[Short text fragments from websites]
****************

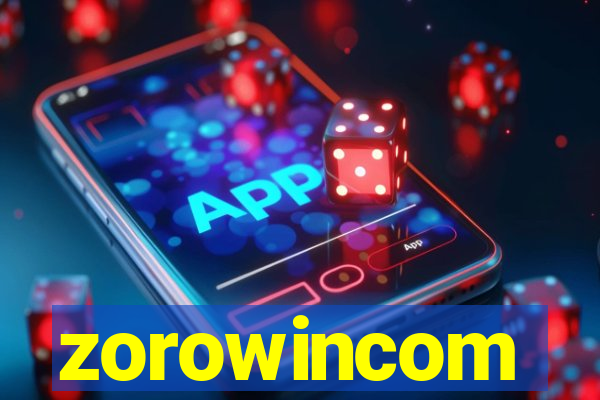 zorowincom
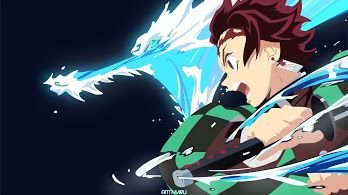 99eb78a1ef788768e2d07ef117ee564b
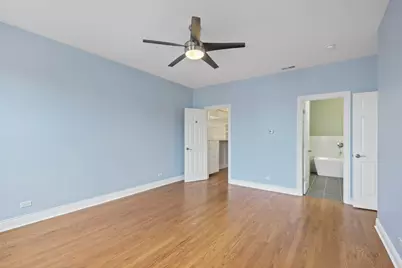 3324 N Albany Avenue, Chicago, IL 60618 - Photo 20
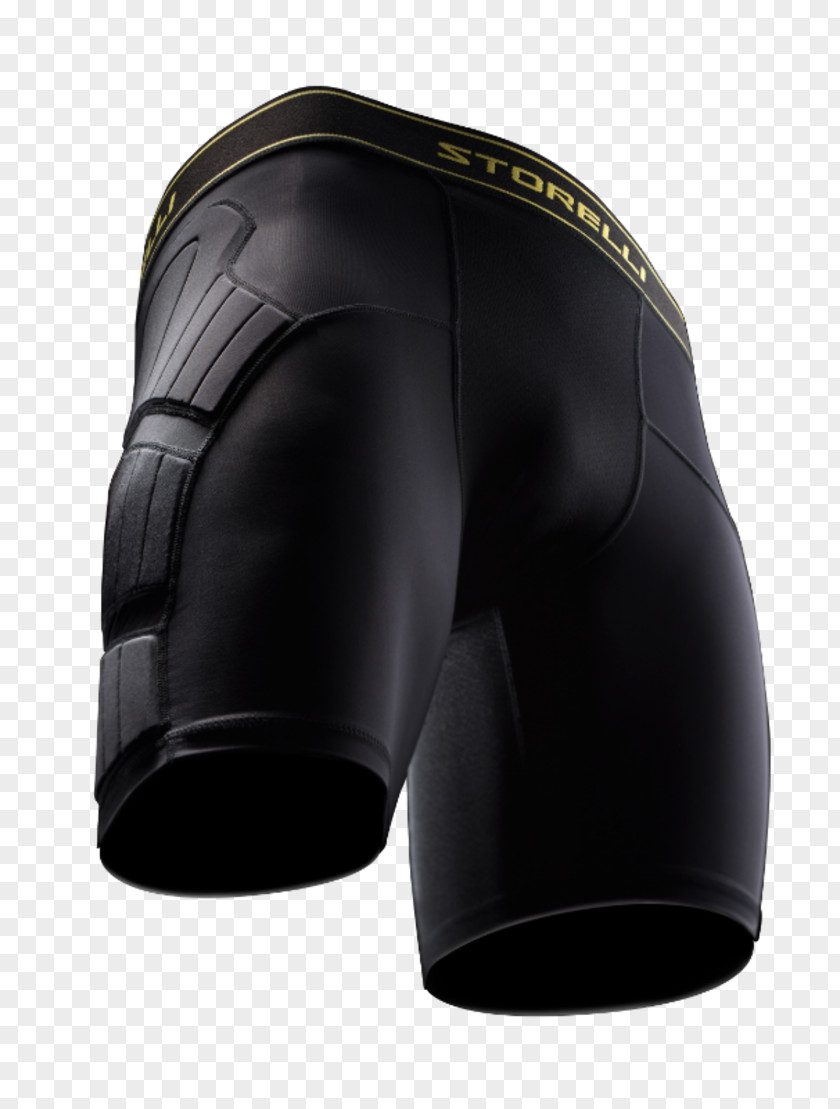Gear Train Goalkeeper Amazon.com Protective In Sports Shorts PNG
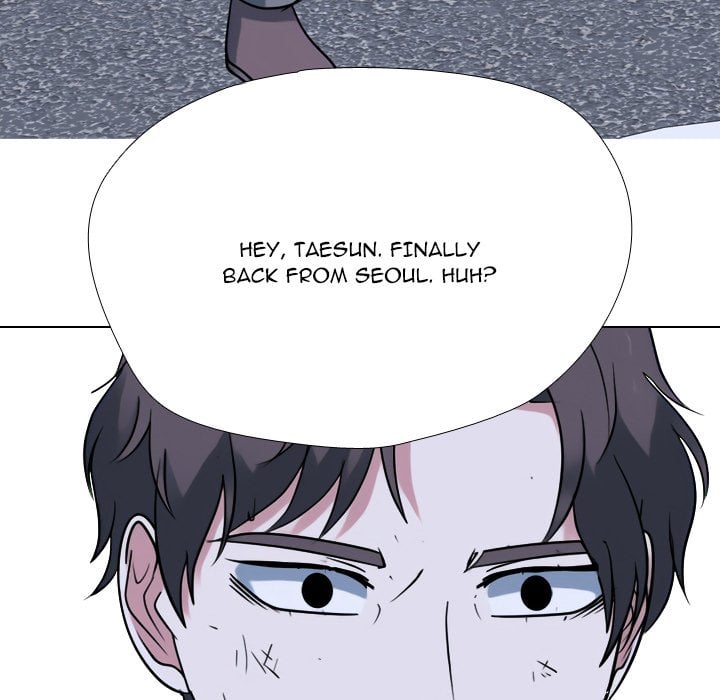 High School Legend Red Dragon chapter 258 page 153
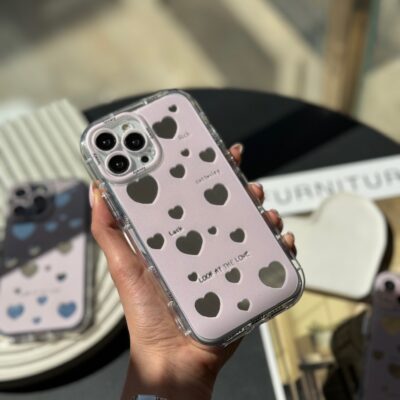 قاب Look at the love (کدC1661)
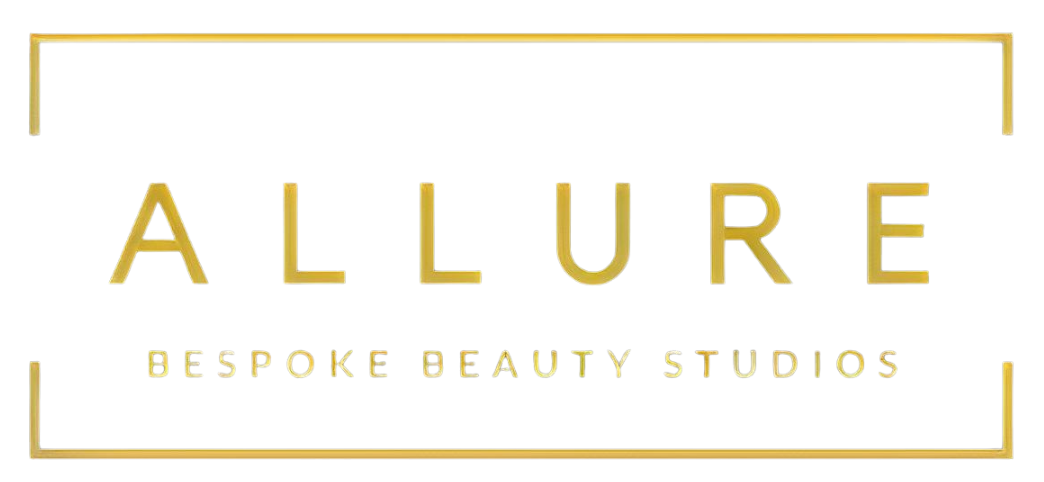 Allure Beauty Studios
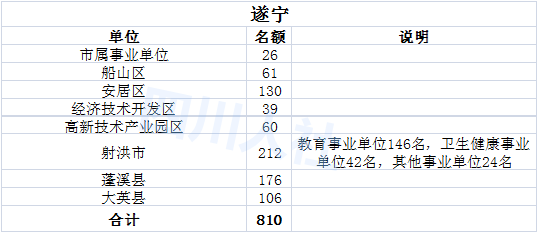 1589189245722280.png 微信图片_20200511172711.png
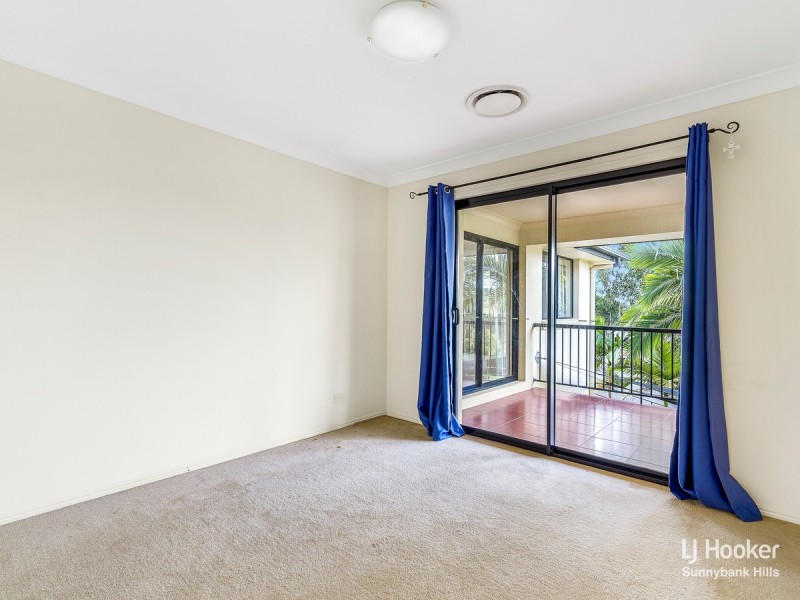 40 Zingelmann Place, Kuraby QLD 4112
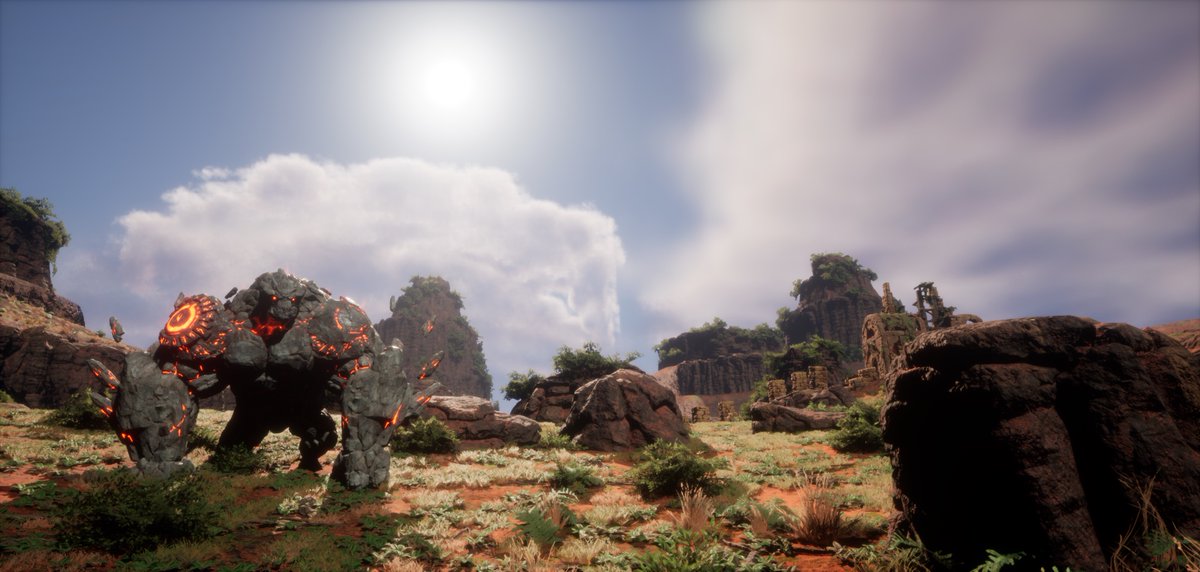 Mike Rodriguez tweet media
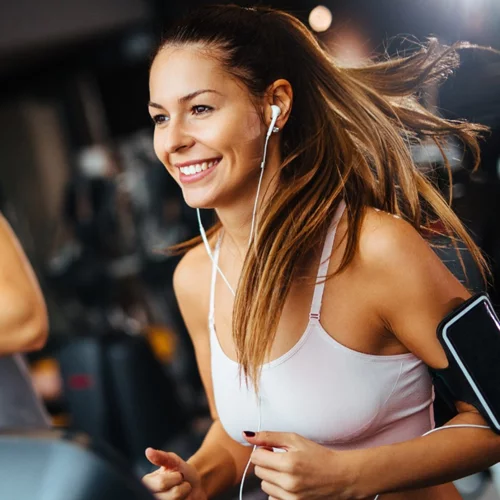 Οι 5 στρατηγικές που ακολούθησαν οι γυναίκες που έχασαν κιλά και δεν τα ξαναπήραν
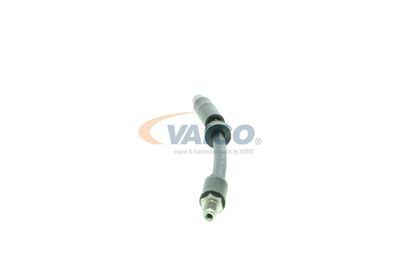 BREMSSCHLAUCH VAICO V104126 23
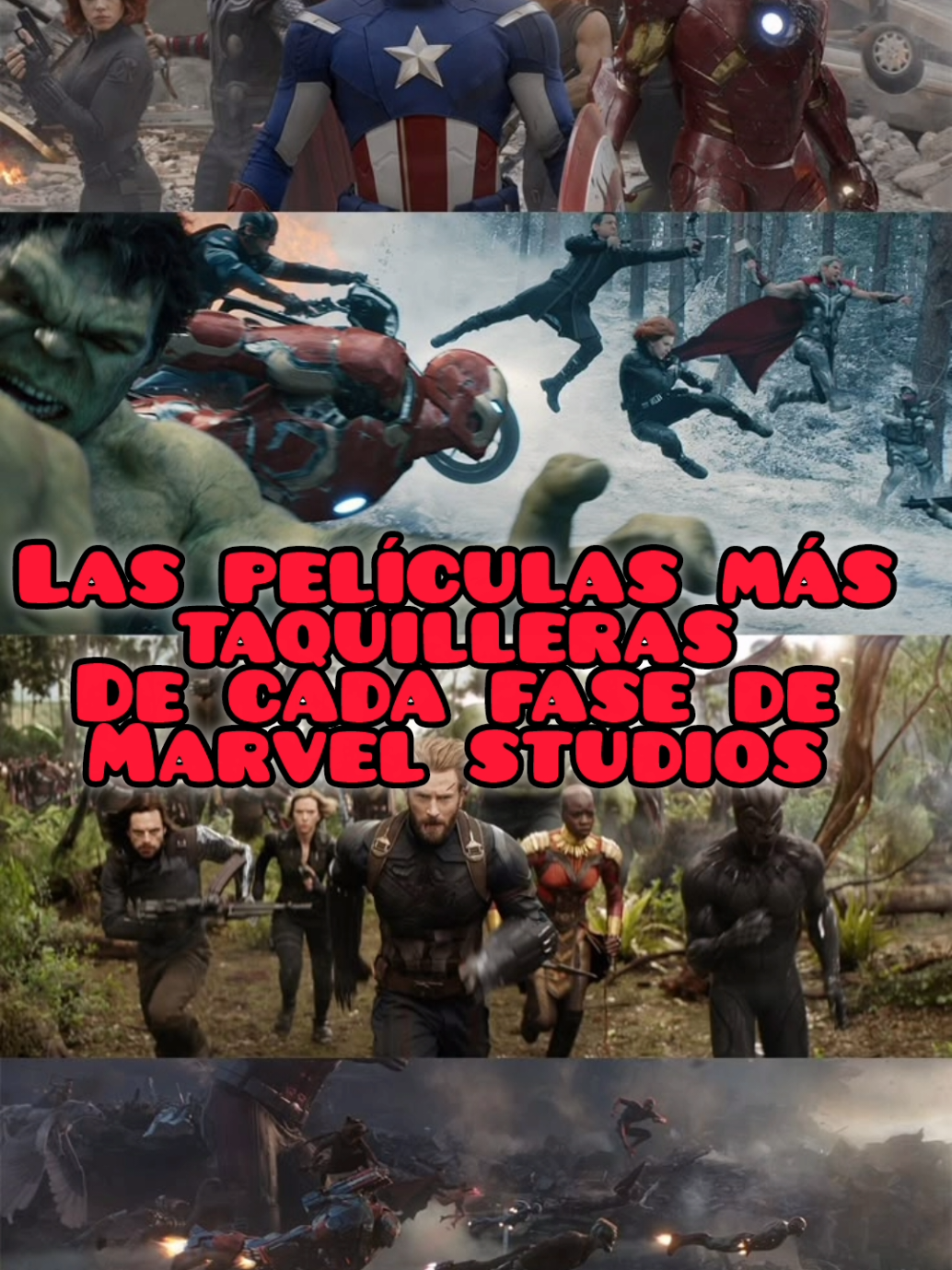 @Alejandro Trejo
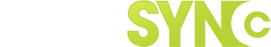 puresync-logo6.png
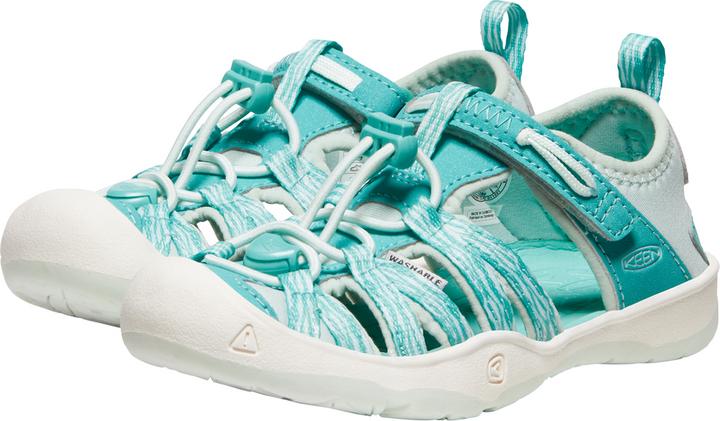 Produktbild Keen Wanderschuhe (30)
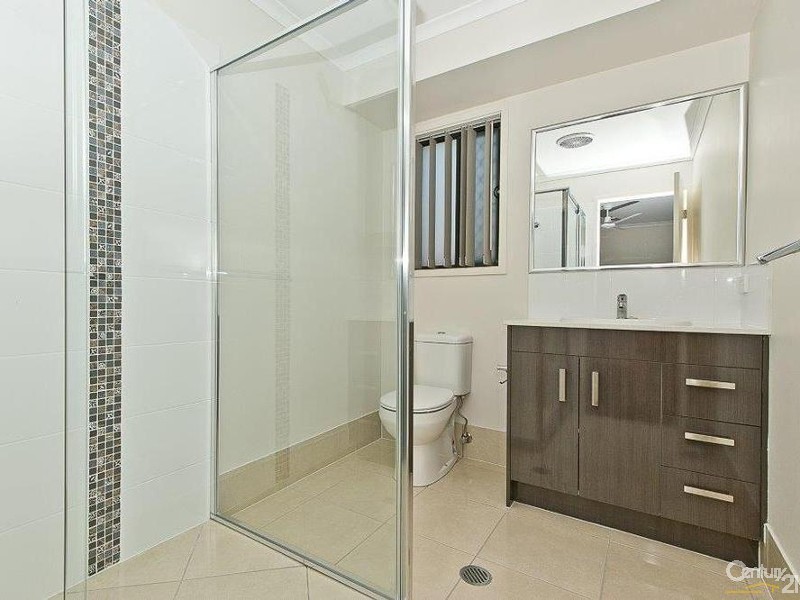 8 Mannikin Street, Griffin QLD 4503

****************

_PROBLEM REQUIREMENTS_. Would you transcribe, exactly and only, the lines from the one that contains "Gear Train Goalkeeper" through the last line of the data above, without any pictures?

_WRITTEN SOLUTION_.
Gear Train Goalkeeper Amazon.com Protective In Sports Shorts PNG
 High School Legend Red Dragon chapter 258 page 153
 قاب Look at the love (کدC1661)
 Allure Beauty Studios
 1589189245722280.png 微信图片_20200511172711.png
 40 Zingelmann Place, Kuraby QLD 4112
 Mike Rodriguez tweet media
 Οι 5 στρατηγικές που ακολούθησαν οι γυναίκες που έχασαν κιλά και δεν τα ξαναπήραν
 BREMSSCHLAUCH VAICO V104126 23
 @Alejandro Trejo
 puresync-logo6.png
 Produktbild Keen Wanderschuhe (30)
 8 Mannikin Street, Griffin QLD 4503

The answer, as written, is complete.